Eradicating Jicicitis

A friend of mine introduced me to the concept of a JIC. No, this is not related to the pseudo-Mormonistic acronym, BIC. A JIC is a person who keeps things "Just In Case". I admit to suffering from this ailment, which I have decided to name jicicitis (ji-keh-ci-tis). But I am trying to find a cure.

My mum suffers from this ailment, as well. In fact, it is most likely an inherited disease, which would explain much. Anyway, my sister Amanda has unwittingly given me the best idea for treatment yet. She has used it many times when treating my mum, and has enlisted me in the process often. The first step is to banish the sufferer from the premises. The second step is to acquire several heavy-duty, 50-gallon trash bags or cardboard boxes. The third step is to start throwing things away.

It works remarkably well. Unless you are the individual suffering from jicicitis. In which case, self-treatment is nearly impossible. But it can be done! As this is mostly a psychological problem, it takes a lot of will power to conquer. Gretch and I are trying to get rid of the excess clutter we have in our small home, but we aren't doing too well at it. And I suppose it doesn't help that I also suffer from a bookaholism.

A teacher-acquaintance of ours is changing jobs and moving classrooms, and in order to enlist my help, she bribed me with books. Lots and lots of books. So now my living room floor is covered in a couple dozen piles of books. Nothing wrong with several hundred books. But, in the process of acquring books, I've also acquired a bunch of... stuff. Old stuff.

Each time this lovely woman gave me some of this stuff, she prefaced it with the wise adage, "You never know when you'll need this!" This adage is, I believe, the root of jicicitis. And on the way home today, I discovered the response: "I know I'll never need that!" And then it is off to the dumpster the stuff goes!

Problem: Solved.

Comments

Tom/Tabitha said…
I know what I have now! The problem is, I know I WILL need some of this stuff, different kids do hit the same age/stage/interests over and over again when you have this many. And no, I don't want to buy it all over again, so this just in case doesn't apply? That's my excuse rofl.
Ah, but Tabby, if you know you will use it, then you aren't holding onto the item "just in case". Therefore you aren't always keeping stuff because of a terrible case of jicicitis.

Of course, that doesn't justify why you still have your YW camp t-shirt from when you were a Mia Maid...
As a long time sufferer of archivalism, a more insidious version of jicicitis, because it masquerades as responsible academic behavior, I can say that if anyone comes near me or my stuff with 50 gallon bags I will shoot to kill and ask questions later.

Given records:
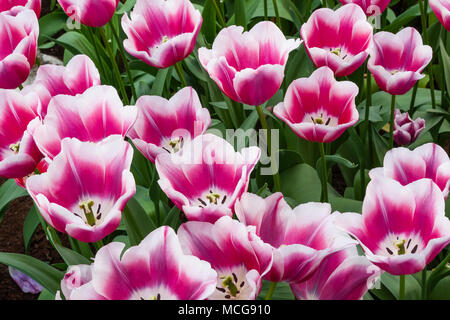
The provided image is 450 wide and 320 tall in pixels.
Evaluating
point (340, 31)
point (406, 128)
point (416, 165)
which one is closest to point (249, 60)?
point (340, 31)

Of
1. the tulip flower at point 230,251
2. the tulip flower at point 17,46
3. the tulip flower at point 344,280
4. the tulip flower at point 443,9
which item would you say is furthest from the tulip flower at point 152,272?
the tulip flower at point 443,9

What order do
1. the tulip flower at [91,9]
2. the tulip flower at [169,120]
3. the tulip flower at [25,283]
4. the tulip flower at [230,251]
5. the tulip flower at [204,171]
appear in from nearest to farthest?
the tulip flower at [230,251], the tulip flower at [204,171], the tulip flower at [169,120], the tulip flower at [91,9], the tulip flower at [25,283]

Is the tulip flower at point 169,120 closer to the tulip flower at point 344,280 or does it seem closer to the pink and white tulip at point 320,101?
the pink and white tulip at point 320,101

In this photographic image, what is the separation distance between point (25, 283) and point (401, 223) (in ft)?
4.20

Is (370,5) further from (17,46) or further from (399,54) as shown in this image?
(17,46)

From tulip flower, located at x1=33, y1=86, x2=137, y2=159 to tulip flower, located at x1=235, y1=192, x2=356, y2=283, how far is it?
271mm

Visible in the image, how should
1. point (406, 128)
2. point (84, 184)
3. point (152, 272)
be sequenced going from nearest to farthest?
1. point (152, 272)
2. point (84, 184)
3. point (406, 128)

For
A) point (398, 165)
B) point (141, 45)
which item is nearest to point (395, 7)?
point (141, 45)

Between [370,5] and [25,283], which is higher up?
[370,5]

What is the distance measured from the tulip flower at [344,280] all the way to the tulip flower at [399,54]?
511 mm

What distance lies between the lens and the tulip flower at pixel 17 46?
1165mm

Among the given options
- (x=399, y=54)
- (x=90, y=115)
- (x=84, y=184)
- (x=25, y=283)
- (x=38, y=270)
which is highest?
(x=399, y=54)

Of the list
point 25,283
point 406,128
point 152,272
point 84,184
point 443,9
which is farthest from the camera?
point 25,283

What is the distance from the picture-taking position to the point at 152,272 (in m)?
0.79
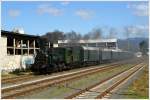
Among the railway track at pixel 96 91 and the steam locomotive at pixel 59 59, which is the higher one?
the steam locomotive at pixel 59 59

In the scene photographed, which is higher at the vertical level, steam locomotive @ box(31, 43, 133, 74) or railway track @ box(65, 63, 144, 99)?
steam locomotive @ box(31, 43, 133, 74)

Exercise instructions: Reproduce the jicicitis post word for word, everything from "It works remarkably" down to "from a bookaholism.". The items have nothing to do with the jicicitis post.

Result of the task:
It works remarkably well. Unless you are the individual suffering from jicicitis. In which case, self-treatment is nearly impossible. But it can be done! As this is mostly a psychological problem, it takes a lot of will power to conquer. Gretch and I are trying to get rid of the excess clutter we have in our small home, but we aren't doing too well at it. And I suppose it doesn't help that I also suffer from a bookaholism.